Last week, I queried a scruffy little RDB with SPARQL, using SquirrelRDF.
This week, with a bit of help from the Jena team, I've been merging data across sources, where one is the shiny new triplestore, and one the scruffyLittleRDB.
I wanted to write a query to tell us where we've sent a particular article header, and when. (We push data off to Crossref, Ebsco, etc etc.)
To answer this question, I needed:
1. Literal data about articles from the big triplestore. I picked on article /333333. As you can see, it was published in volume 33, number 4, of the Journal "Behavior Research Methods, Instruments, & Computers".
2. Who-which-where data from the distribution database. It also has a notion of journals and issues - this issue is the same one as my 'article 333333' above belongs to. It also knows who we've sent that issue to, and when.

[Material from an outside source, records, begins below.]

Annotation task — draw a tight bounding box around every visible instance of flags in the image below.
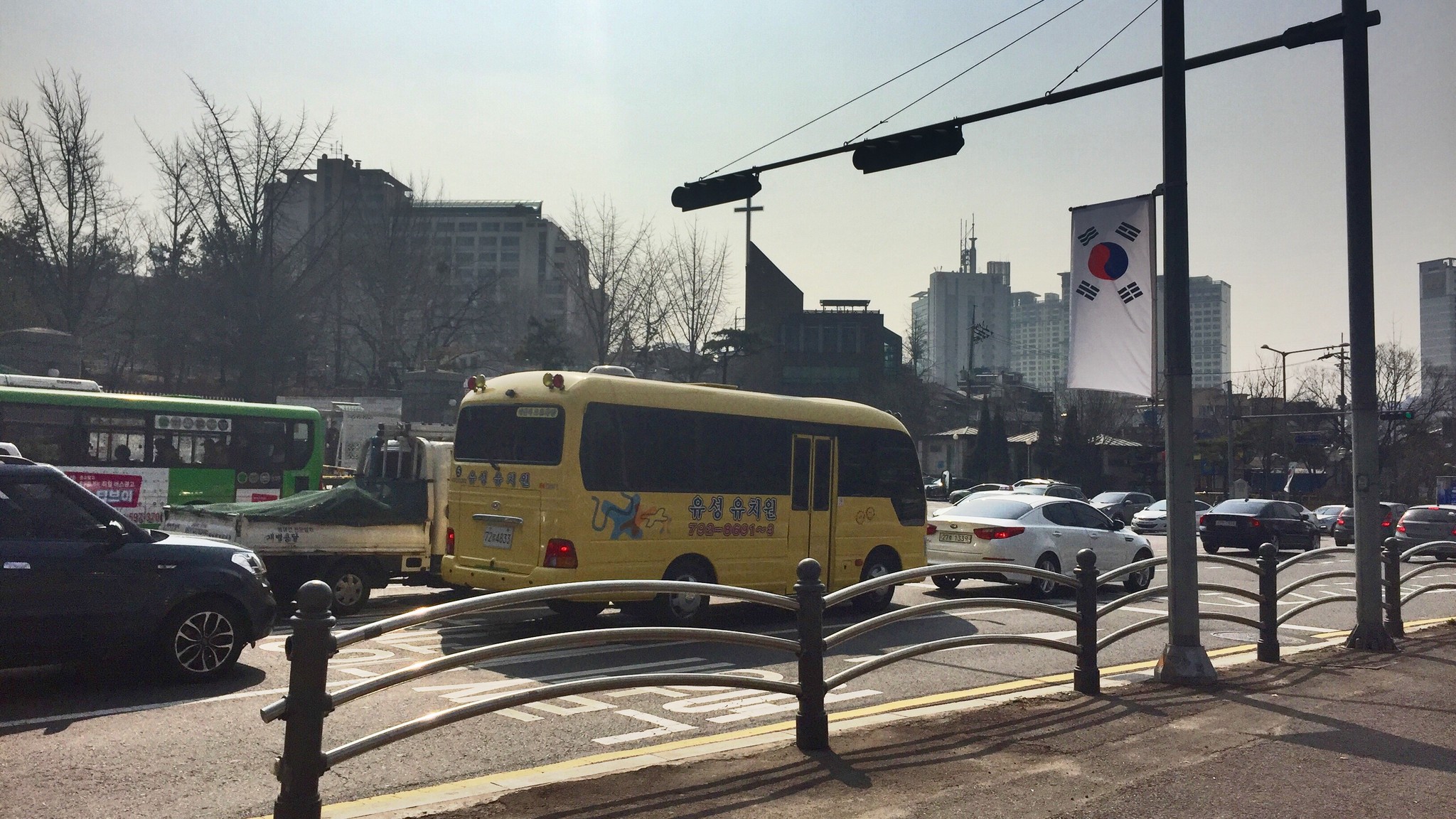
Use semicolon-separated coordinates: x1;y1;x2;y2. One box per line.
1068;195;1155;398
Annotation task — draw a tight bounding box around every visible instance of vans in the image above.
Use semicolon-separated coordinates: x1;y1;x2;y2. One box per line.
0;442;22;501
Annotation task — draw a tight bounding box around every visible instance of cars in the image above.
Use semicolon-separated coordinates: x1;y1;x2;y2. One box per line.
1282;501;1321;529
1395;504;1456;562
919;471;1090;519
1087;491;1156;526
924;494;1155;600
1130;499;1214;535
1312;505;1346;537
1199;498;1321;557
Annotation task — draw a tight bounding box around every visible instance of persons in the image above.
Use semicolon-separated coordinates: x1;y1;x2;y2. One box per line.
113;443;134;467
202;439;229;468
153;437;183;468
324;421;340;474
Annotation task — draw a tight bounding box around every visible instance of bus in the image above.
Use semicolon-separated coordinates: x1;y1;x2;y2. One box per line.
442;365;928;628
0;373;325;537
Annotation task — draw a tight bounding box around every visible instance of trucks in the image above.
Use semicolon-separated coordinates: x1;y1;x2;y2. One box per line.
157;436;456;617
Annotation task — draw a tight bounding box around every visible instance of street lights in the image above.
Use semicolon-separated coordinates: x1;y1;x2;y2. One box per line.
1261;343;1350;432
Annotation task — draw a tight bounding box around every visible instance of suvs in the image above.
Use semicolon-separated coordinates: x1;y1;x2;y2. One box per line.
0;455;279;681
1333;502;1411;546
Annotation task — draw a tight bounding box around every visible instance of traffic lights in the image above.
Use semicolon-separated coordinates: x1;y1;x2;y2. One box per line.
852;126;965;175
1379;410;1415;419
671;173;762;212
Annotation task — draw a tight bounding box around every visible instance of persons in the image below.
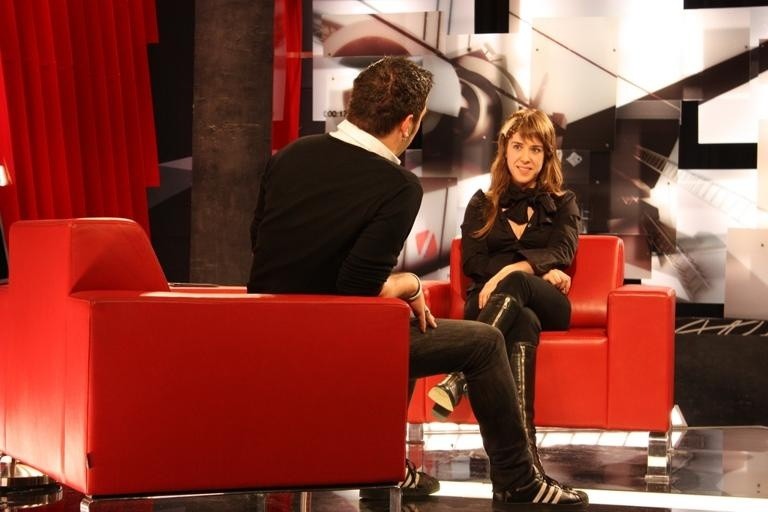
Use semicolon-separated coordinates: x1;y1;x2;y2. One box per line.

I extended my SPARQL Service to allow named models which are actually (known) SquirrelRDF sources.
Here's my query, (or a screenshot of it anyway):
And here are the results.
I promised to report my findings as I went along, so this was my experience with this latest experiment ...
1. Merging is all very dependent on finding suitable identifiers on which to join.
If you look at the query , you'll see I'm identifying an article by the ISSN of the journal it is from, the journal volume, and the journal issue. I'm joining on all three to get some identity between the two sources. This makes for a complex query. But there are no other options, (or none I can think of!) The scruffyLittleRDB has its own identifier system.. the traditional autoincrementing field. The triplestore, no matter how clever, can never guess these identifiers - and so we are reduced to poking around with literals. Things get even nastier when you consider datatypes - note I'm translating with a FILTER.
2. SPARQL can get quite fierce.
SPARQL Queries can be a bit - well, big! Writing real-world SPARQL reminds me of writing regexes; I start itching to comment every line. I've scared two SQL engineers away from my screen with that one above already!
As ever, more to come..